Arthur Harrow is the kind of villain who prefers masochism over mech suits, and so it's fitting that Ethan Hawke, he of perpetually tortured characters, steps into such a role. In the series' initial episode "The Goldfish Problem," captive "Moon Knight" audiences are introduced to the zealous cult leader by way of a punishing ritual: after dashing a drinking glass to pieces under his walking stick, the hippie-haired Harrow pours the jagged shards into his sandals and, wearing them, makes his daily journey on foot into town like self-flagellants during Holy Week.

The "Training Day" star explained that despite the harm Harrow is spreading (on behalf of ancient Egyptian deity Ammit), his character sees himself as a savior, destined for sainthood. Funny enough, an A24 take on religious horror brought both of these elements into its plot in 2019: an unstable self-appointed rescuer who liked putting sharp objects in their shoes for the vibes. Directed by Rose Glass, "Saint Maud" sees young, devout nurse Maud (Morfydd Clark) assigned to care for a celebrated, dying dancer (Jennifer Ehle) — it gets weird and rapturous from there in an exciting debut from Glass, which offers one of the decade's most memorable final shots in a horror film.

The Black Phone

This is one to keep on the lookout for, since the feature-length adaptation of Joe Hill's novel doesn't hit theaters until June 24, 2022. From Universal, "The Black Phone" is helmed by "Doctor Strange" director Scott Derrickson, who reunites with screenwriter C. Robert Cargill. The duo previously contributed "Sinister" to the horror movie canon, earning the honor of "Scariest Movie Ever," according to science. This time around, they tackle the tale of Finney Shaw, the latest kidnapping victim of a serial child killer known locally as "The Grabber," played by Ethan Hawke.
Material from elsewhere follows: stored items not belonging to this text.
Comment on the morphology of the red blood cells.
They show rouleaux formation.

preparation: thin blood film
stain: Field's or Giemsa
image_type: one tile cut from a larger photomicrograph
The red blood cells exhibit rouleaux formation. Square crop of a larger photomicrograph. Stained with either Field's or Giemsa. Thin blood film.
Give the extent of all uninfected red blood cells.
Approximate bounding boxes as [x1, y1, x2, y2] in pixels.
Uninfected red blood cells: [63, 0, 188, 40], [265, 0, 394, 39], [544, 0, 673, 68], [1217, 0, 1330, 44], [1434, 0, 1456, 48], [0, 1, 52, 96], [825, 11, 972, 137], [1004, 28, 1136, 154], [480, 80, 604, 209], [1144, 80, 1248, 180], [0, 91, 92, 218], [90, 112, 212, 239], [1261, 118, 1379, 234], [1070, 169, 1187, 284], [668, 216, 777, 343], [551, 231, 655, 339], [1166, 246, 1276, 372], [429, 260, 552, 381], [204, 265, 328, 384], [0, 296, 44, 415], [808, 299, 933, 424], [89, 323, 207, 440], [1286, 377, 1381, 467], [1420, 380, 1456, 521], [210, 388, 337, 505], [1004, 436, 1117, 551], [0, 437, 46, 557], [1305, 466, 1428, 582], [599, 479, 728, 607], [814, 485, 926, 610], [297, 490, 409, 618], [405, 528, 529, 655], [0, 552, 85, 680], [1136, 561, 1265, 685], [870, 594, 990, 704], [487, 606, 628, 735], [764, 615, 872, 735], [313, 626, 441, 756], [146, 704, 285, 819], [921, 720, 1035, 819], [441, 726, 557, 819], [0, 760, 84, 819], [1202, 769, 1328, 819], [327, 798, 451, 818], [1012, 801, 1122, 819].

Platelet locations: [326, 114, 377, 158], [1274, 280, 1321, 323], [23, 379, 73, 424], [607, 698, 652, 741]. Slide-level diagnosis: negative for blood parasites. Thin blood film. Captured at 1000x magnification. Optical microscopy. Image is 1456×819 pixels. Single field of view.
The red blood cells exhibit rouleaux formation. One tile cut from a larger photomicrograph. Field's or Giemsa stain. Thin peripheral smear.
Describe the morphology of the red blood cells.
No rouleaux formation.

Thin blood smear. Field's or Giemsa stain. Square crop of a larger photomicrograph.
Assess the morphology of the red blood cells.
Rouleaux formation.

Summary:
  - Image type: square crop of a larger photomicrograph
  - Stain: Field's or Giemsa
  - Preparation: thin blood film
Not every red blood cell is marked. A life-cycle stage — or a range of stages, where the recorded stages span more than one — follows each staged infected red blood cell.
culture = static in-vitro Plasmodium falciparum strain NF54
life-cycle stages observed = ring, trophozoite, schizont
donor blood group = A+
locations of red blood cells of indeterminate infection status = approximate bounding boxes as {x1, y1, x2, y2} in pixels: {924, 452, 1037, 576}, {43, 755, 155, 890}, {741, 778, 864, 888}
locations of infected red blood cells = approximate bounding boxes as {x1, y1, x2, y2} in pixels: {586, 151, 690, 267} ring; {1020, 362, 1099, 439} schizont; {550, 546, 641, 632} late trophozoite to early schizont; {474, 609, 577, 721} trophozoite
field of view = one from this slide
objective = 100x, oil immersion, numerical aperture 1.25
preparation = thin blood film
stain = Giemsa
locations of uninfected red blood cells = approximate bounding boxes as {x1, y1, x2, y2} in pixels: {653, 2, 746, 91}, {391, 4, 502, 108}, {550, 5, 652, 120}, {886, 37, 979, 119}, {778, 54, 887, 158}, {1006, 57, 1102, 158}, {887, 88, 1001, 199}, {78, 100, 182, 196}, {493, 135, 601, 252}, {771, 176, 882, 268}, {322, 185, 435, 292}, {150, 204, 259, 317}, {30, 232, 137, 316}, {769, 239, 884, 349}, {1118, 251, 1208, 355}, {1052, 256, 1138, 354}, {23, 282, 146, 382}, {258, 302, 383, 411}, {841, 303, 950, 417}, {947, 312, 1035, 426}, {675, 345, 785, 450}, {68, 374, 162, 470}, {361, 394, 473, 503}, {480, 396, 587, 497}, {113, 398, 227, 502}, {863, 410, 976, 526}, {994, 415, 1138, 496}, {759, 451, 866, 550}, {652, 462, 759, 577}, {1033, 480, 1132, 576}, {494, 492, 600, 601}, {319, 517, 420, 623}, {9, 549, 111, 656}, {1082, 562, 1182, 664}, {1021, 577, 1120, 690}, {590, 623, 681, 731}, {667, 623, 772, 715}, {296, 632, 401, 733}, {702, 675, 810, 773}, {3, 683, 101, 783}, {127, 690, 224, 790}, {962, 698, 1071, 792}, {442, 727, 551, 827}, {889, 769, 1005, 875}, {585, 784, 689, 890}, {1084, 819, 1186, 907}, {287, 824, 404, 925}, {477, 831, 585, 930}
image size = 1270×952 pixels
Genre fans got to see the film screen at Fantastic Fest in Austin last year, where they were treated to a particularly intimidating Hawke performance as an unhinged masked murderer. Where Arthur Harrow of "Moon Knight" is modeled after more zen-like madmen, The Grabber claws into a more regressive but equally disturbing menace, displaying a child-like sense of "good" and "bad" — and dubbing himself judge and executioner in the process. As a bonus for fans of "NOS4A2" and "Horns," /Film's Eric Vespe hails "The Black Phone" as the best Joe Hill adaptation yet.